Selection.
* * * *

W. R. Sickert Tipperary 1914 detail

Fig.2
W. R. Sickert
Tipperary 1914
Oil on canvas (detail), Tate
On an unlined painting we may appreciate the spontaneity of an artist’s brushstrokes, the nature of the paint and the qualities of stretched canvas

© Estate of Walter R. Sickert

Responsibility is the key issue. In the past, the lining process was carried out by liners (or re-liners), who were often employed by restorers, who in turn were responsible to the museum curator or the painting owner. Was the continued insensitivity to lining damage caused by this arm’s length responsibility? Or was it simply that damage was thought to be acceptable as an inevitable side-effect of the need to save the canvas from falling apart? As I saw more old glue linings it became clear that nineteenth-century liners such as Morrill continued to cause the same kind of damage over and over again and that this damage was accepted by museums, which were prepared to send more paintings to be lined.8

Interestingly, our recent studies of some nineteenth-century artists’ techniques have also shown that artists such as William Holman Hunt, Ford Madox Brown, Sir John Everett Millais and James McNeill Whistler were getting their canvases lined very early or even during the painting process. They had no concerns about flattening and weave re-enforcement and we suspect that in some cases they were happy for their canvases to take on the characteristics of the lined old masters that they had seen in museums.

* * * *

Excerpted records.
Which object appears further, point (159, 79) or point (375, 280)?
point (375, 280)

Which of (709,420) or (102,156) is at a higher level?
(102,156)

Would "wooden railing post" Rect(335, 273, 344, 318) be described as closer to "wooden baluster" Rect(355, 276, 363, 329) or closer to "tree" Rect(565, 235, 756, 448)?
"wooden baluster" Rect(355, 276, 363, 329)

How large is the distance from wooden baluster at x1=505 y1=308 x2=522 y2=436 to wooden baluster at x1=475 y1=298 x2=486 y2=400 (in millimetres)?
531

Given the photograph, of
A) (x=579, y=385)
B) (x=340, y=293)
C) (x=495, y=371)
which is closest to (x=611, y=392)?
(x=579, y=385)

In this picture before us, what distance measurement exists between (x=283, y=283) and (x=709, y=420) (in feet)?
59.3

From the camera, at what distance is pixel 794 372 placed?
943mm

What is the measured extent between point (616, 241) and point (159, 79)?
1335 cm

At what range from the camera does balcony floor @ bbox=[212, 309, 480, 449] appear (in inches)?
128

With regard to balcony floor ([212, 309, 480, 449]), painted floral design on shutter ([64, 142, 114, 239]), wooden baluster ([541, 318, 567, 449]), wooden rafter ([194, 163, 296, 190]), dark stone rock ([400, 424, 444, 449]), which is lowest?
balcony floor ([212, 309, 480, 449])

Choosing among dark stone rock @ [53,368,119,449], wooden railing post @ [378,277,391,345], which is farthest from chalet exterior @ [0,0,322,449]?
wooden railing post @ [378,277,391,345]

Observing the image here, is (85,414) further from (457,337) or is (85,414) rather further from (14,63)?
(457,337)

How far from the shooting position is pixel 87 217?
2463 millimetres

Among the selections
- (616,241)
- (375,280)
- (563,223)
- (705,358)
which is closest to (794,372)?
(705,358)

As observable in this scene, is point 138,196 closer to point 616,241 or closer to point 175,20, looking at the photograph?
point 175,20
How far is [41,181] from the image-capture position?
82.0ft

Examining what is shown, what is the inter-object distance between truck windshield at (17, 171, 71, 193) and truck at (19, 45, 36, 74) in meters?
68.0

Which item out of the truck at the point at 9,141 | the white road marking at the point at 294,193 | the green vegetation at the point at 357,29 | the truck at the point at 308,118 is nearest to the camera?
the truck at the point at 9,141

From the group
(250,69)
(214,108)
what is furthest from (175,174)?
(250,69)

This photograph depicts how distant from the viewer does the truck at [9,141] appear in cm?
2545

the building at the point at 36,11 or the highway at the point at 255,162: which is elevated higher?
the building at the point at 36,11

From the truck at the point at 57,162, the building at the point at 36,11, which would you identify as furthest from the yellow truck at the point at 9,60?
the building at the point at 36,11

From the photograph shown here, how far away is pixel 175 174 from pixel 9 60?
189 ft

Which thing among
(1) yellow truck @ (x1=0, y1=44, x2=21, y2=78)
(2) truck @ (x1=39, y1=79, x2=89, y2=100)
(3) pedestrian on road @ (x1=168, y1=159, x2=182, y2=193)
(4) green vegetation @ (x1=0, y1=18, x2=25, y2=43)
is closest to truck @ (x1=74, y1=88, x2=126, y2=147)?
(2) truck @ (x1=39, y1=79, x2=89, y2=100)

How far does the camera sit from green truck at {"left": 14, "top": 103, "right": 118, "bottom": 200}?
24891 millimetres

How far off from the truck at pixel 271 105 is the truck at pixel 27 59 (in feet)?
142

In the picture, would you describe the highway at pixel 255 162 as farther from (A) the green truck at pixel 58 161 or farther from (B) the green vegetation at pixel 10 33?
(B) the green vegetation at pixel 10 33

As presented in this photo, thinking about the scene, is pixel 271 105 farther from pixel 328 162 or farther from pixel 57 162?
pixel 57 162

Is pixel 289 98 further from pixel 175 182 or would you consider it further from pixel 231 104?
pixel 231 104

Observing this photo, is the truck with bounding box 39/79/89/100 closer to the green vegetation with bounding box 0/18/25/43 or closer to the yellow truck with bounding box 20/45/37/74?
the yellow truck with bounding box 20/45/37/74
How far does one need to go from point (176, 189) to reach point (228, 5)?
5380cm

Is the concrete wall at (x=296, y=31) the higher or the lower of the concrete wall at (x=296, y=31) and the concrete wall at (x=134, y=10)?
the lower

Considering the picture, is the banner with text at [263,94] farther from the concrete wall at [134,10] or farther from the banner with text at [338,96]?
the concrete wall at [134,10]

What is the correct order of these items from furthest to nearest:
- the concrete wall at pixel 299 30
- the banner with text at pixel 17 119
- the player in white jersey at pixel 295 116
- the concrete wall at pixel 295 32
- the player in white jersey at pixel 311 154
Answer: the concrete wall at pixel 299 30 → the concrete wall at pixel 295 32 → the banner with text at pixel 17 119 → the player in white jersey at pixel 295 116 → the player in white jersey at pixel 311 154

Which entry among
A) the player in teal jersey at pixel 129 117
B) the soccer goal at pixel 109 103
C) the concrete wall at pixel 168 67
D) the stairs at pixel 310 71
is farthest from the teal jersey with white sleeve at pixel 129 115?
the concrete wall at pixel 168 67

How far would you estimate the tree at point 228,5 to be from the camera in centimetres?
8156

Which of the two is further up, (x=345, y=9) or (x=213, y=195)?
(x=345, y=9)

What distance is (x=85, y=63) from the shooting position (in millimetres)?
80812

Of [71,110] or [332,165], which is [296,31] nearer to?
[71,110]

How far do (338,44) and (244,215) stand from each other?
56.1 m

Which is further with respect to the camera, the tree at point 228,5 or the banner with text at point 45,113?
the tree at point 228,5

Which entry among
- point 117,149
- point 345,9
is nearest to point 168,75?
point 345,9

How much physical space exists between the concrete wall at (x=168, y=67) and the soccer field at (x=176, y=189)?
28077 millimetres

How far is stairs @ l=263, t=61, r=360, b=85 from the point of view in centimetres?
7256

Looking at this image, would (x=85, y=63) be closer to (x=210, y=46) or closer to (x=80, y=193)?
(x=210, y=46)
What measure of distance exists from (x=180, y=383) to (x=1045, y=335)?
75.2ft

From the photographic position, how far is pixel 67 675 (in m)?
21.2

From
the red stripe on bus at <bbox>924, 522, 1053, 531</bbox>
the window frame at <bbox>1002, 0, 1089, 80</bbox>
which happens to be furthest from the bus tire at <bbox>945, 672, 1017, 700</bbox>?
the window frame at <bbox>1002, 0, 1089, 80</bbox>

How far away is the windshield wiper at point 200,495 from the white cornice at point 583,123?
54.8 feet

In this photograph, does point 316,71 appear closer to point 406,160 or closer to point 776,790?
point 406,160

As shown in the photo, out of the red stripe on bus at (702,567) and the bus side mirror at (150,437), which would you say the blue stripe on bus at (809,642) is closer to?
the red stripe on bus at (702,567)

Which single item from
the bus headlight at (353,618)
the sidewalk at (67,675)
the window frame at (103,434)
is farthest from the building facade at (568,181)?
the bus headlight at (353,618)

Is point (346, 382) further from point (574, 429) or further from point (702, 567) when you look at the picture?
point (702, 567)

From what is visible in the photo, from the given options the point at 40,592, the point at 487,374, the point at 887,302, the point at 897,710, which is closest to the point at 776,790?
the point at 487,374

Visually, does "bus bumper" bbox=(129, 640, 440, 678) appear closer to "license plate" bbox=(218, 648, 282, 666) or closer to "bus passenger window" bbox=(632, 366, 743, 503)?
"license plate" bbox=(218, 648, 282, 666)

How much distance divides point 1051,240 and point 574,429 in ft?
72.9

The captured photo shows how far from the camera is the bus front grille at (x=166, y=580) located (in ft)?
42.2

* * * *

Directive 1.
In the passage on lining paintings, who often employed the liners in the past?
Directive 2.
Extend the passage on lining paintings, picking up after its last sentence.
The records are separate material, apart from the passage on lining paintings.

Right answer 1.
Restorers.

Right answer 2.
In the past our attitudes to physical and structural threats to a painting have owed more to the excesses and limitations of our own imaginations. We may imagine that our treatment will last indefinitely and cope with a range of unpredictable problems. In this case we are likely to go too far in our intervention. Alternatively, we may imagine that we must not contaminate our painting with unnecessary material and in that way fail to prevent deterioration. The key is to have an accurate model of the future use of the painting and the consequences of an intervention.

Understanding the problem

Since Greenwich we have made much progress in understanding how a canvas painting is constructed and how it responds to its environment and to our actions. Paul Ackroyd has produced an excellent review of the changes in lining practice.9 In particular, careful measurements of the moisture response of painting materials have been carried out by Mecklenburg, Hedley and Michalski.10

Conservators began to understand that not only the canvas and sizing but also the oil paint could respond to moisture very significantly, if slowly, and that the moisture content influenced the mechanical properties of the paint, making it more susceptible to the effects of heat and pressure. Moisture treatments were explored. We could soften some paints but not usually the lead whites. Glue paste linings and other linings involving heat and moisture exploit this moisture response whereas linings using wax and synthetic materials had been invented more recently to avoid it. But glue linings are more effective at actually flattening raised cracks, not simply holding them tightly in plane. Oil paint moisture response also explains why so much damage has been done by glue liners in the past. With enough heat and pressure we could mould the paint into all sorts of interesting shapes.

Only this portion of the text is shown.